Walking around New York you find yourself stopping at plenty of different places to grab some takeout for lunch. There are Vietnamese sandwich places, pizza shops, noodle bars, taco stands, juice bars and of course your daily coffee shop. You’ll find an endless variety.
As is customary in New York, even for takeout there is usually a tip jar at the checkout. Many of them have a large bowl, or glass jar in which you can throw your change as tips, or if you really love the place and service, a couple of dollars.
Of late I’ve noticed a few have placed those small plastic boxes with a tiny slot on the top. You try to put some change in the slot, and half of the money falls on the floor. It’s as frustrating as threading a needle while suffering from astigmatic vision. Now when I come to a place that has this plastic box, I don’t even bother tipping. I get a headache thinking about my change falling all over the floor. All I keep thinking is, why make it so difficult to tip?
Lessons from tipping
There’re business lessons here to be sure. The most obvious being, when working with clients, make it easy for them to pay you. Don’t ask them to jump through hoops to settle a bill. That goes just as well for complicated costs and itemization. Keep your invoices as simple as possible, so it’s clear later on what it covers; the amount and the period. Do they like to pay by ACH or Wire, make that easy as well. Would they rather pay by Paypal? Perhaps have a carrier pigeon with a check? No problem!

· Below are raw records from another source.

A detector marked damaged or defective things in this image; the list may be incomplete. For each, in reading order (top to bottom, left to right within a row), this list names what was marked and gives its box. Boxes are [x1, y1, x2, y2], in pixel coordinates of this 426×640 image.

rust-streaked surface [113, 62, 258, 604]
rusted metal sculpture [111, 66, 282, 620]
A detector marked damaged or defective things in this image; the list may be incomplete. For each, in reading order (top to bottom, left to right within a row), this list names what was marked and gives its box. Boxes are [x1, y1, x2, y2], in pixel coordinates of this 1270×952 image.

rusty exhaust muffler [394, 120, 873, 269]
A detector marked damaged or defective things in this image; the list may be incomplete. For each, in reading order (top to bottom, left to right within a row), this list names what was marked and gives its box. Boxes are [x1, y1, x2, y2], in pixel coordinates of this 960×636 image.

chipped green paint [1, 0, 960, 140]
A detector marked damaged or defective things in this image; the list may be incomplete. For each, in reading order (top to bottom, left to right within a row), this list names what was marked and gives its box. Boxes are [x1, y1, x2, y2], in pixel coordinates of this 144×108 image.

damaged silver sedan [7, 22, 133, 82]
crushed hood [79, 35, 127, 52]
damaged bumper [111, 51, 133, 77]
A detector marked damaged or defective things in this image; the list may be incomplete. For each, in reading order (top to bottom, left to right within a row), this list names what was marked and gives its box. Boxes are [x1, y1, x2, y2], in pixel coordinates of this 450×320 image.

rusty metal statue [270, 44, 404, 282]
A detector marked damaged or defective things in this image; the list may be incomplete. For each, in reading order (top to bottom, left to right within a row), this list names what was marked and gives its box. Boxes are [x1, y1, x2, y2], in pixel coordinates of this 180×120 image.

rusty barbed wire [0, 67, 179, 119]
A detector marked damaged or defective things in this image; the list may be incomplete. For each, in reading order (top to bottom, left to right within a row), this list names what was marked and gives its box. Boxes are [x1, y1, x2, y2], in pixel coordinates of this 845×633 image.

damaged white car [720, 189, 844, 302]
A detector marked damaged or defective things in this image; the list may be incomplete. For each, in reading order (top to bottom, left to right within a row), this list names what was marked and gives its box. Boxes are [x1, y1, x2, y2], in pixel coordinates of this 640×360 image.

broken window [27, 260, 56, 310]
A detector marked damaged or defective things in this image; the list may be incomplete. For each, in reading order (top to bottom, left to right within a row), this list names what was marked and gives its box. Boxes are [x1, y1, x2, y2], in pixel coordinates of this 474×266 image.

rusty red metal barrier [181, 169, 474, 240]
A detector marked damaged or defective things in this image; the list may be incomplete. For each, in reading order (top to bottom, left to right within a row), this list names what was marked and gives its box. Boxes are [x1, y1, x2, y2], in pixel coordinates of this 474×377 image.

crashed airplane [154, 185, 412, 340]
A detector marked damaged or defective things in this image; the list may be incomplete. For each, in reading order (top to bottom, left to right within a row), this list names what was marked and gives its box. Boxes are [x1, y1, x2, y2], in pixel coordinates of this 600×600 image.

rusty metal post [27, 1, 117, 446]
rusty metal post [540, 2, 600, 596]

This lesson might also be applied to add-on features and services. In many cases a client may require additional time or service from you. Does this involve a lot of approvals or details to be hashed over? Or is it already covered in your base contract so you both know what qualifies and how it will be billed? If you are in the design business, what’s the cost of an additional design version or proof? Web operations, what’s the cost of adding in another on-site day or weekend block of time?
We may not realize it but sometimes we fumble in the process of acquiring new business too. Recently I was looking to hire a web developer for a website facelift project. I liked the work of one of the applicants and tried to arrange for a quick chat over Skype. To my surprise they said they couldn’t get on Skype because they didn’t have an account. Granted they did offer to call me on my mobile but I’d also wanted to set up a three-way conference call. As a prospective client, I was amused at having to make the suggestion that they register for Skype in order to arrange the call. Someone more on the ball would’ve just said OK, and sign up for Skype right away.
Ultimately the lesson is to think in your customers’ shoes make it easy for your client to reward you when they’re happy with your service, and want to buy more of what you are selling.